(OPDRACHT 1): Welke kenmerken van een bekend voorwerp noemt de tekst over zoeken en terugvinden als dingen waar je naar zoekt? Noem ze allemaal.
(OPDRACHT 2): Ga verder met de tekst over zoeken en terugvinden, vanaf de laatste zin die er staat.

Zoeken en weer vinden
Voor veel mensen herkenbaar, je bent iets kwijt en in geen tijd heb je het weer gevonden. Daar staat de man of vrouw tegenover die altijd als hij/zij iets kwijt is de grootste moeite heeft om het terug te vinden. Niet zelden moet er hulp ingeroepen worden, als de mogelijke verwijten al gepasseerd zijn. Waarom stelt het voor de een niets voor om iets terug te vinden en is het voor een ander een crime?
Waarom is het voor den een eenvoudig en voor de ander een crime?
Er zijn verschillende redenen te bedenken waarom de een iets heel eenvoudig vindt en de ander niet. Je kunt er je hoofd over breken waarom het zo is of je accepteert het. Enkele van de redenen die uitleg geven aan het zoeken en wel of niet kunnen vinden.
Mannen versus vrouwen
Waar mannen gemakkelijker navigeren, zijn vrouwen beter en sneller in het vinden van “verloren” spullen. Er zijn inmiddels meerdere wetenschappelijke onderzoeken gedaan die uitwijzen dat vrouwen strategischer zoeken. De uitleg die er aan geven wordt heeft te maken met de oorspronkelijke functies (terug in de oertijd), waar de man zijn navigatievermogen nodig had om te jagen en de vrouw altijd moet kunnen vinden waar kruiden en (eetbare) planten te vinden waren.
Vast plaatsen en objecten
Als je georganiseerd bent en je vaste plaatsen voor je spullen hebt, zal je niet snel iets kwijt raken. Maar als er dan iemand in het gezin of een vriendelijke hulp iets op een andere plaats legt, dan waar jij normaal je spullen neerlegt, kan het toch zomaar zoek zijn. Het is dan – zeker voor de georganiseerde geest – moeilijk om het verloren object terug te vinden. Dit heeft te maken met het niet opnemen in je visuele systeem dat iets op een andere, veelal voor jezelf, onlogische plek ligt. Je kunt er simpelweg overheen kijken als het voor je ligt.
Een aspect wat verwant is, is het bekende/vaste object. Je weet dat iets er uitziet zoals je het kent. Een bepaalde kleur, grootte, soort verpakking etc. en dat is waar je naar zoekt. Dat staat als het ware geprogrammeerd in je brein en dat is wat er gevonden moet worden. Als je dan op de normale plaats kijkt en je ziet het niet – terwijl het daar toch echt moet liggen – kan je van de wijs geraken. Zeker als een huisgenoot dan ook nog zegt dat het er wel degelijk ligt. Wat blijkt, je vertrouwde beeld ziet er anders uit. De verpakking is anders geworden, er is een ander merk gekocht etc. Het kan zomaar gebeuren dat je het echt niet ziet liggen. Je kijkt er niet alleen overheen, maar hoe je ook kijkt … je brein registreert niet dat dit hetzelfde in een andere verpakking is.

(Regels met selectiekaders):
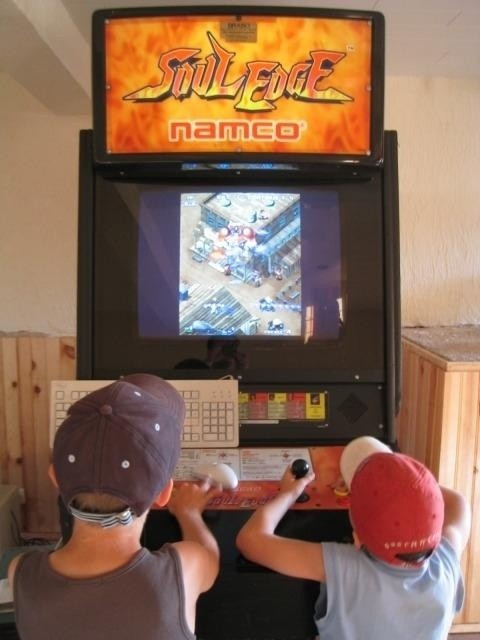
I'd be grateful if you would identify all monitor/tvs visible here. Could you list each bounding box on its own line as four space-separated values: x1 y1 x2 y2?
94 181 385 383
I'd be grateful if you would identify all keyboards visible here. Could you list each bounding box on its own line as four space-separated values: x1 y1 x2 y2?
49 379 240 448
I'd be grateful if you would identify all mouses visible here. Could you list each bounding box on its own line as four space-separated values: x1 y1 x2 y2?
193 461 239 491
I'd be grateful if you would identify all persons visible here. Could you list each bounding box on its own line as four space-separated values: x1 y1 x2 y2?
6 372 224 640
235 436 472 640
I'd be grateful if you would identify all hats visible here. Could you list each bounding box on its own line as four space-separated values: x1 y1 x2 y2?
53 372 186 526
339 436 445 569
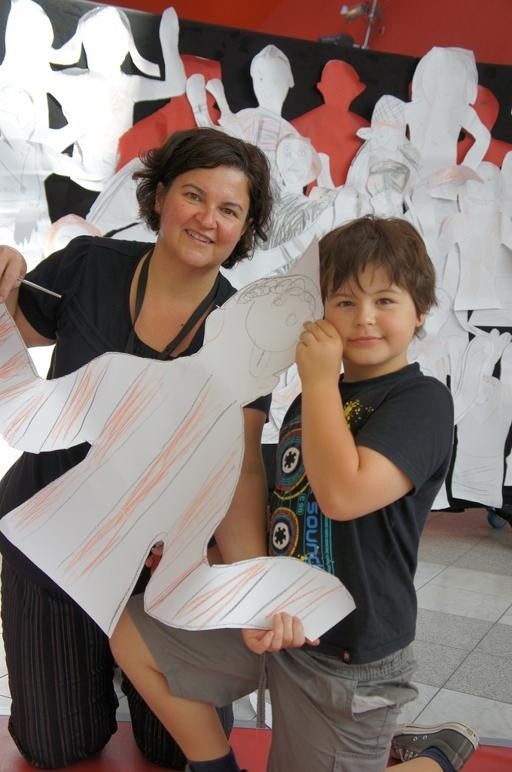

(ANTWOORD 1):
- een bepaalde kleur
- een bepaalde grootte
- een bepaalde soort verpakking

(ANTWOORD 2):
Je brein volgt de logica, want als je iets altijd op een bepaalde plaats neerlegt, dan slaat je brein dat op. Terug naar de basis erg handig als er gejaagd moet worden.
Leg je je erbij neer of niet?
De volgende vraag is in hoeverre je je er maar bij neerlegt en de omgeving inroept voor hulp of dat je probeert zelf ook iets snel te vinden. Vooropgesteld dat als iets je natuur niet is, het niet zo gemakkelijk gaat dan wanneer het wel in je natuur zit. Maar leren kan je altijd en eigenlijk gaat het in deze meer over het logisch zoeken.
Je hebt twee manieren passief en actief zoeken, waarbij passief meestal effectiever is. Dit heeft te maken met het laten hoe het is, totdat je aandacht er om vraagt. Het zoekproces verloopt dan meestal logischer. De actieve vorm kan natuurlijk ook, maar is in de praktijk iets minder effectief. Ben je iemand die iets “moet” doen jezelf, doen het dan in ieder geval strategisch.
- Ga in je hoofd de weg terug waar je iets het laatst gehad hebt of als het iemand uit het gezin is, ga die gedachtegang zoveel als mogelijk na.
- Ga de plekken op een logische manier na (ruimte voor ruimte) en denk er ook aan dat iets ongemerkt gevallen kan zijn. Vergewis je er van dat als je denkt dat het er niet ligt, het er ook echt niet ligt (niet alleen scannen). Iets in je handen pakken, wil nog wel eens helpen.
- Streep een voor de een de plekken af die je gehad hebt en loop ze allemaal gestructureerd af.
- Als je ze allemaal gehad hebt en je hebt het nog niet gevonden, dan kan je ook nog naar minder logische plekken kijken. Als autosleutels altijd een vaste plek hebben en de logische plekken hebben niets opgeleverd, dan kan de chauffeur in de haast (bijv. boodschappen uitpakken) ook de sleutels in de fruitmand op de keukentafel gegooid hebben, ze zitten nog in de jaszak of liggen op het plateau in de hal. Ga die gedachtegang na.
Tot slot
Laat dingen af en toe zoals ze zijn en pak het op als het op je pad komt. Je boos maken werkt sowieso tegen je en als het dan toch moet … doen het dan in ieder geval op een logische manier en laat je niet uit het veld slaan. Soms zit iets wat kwijt is in een klein hoekje.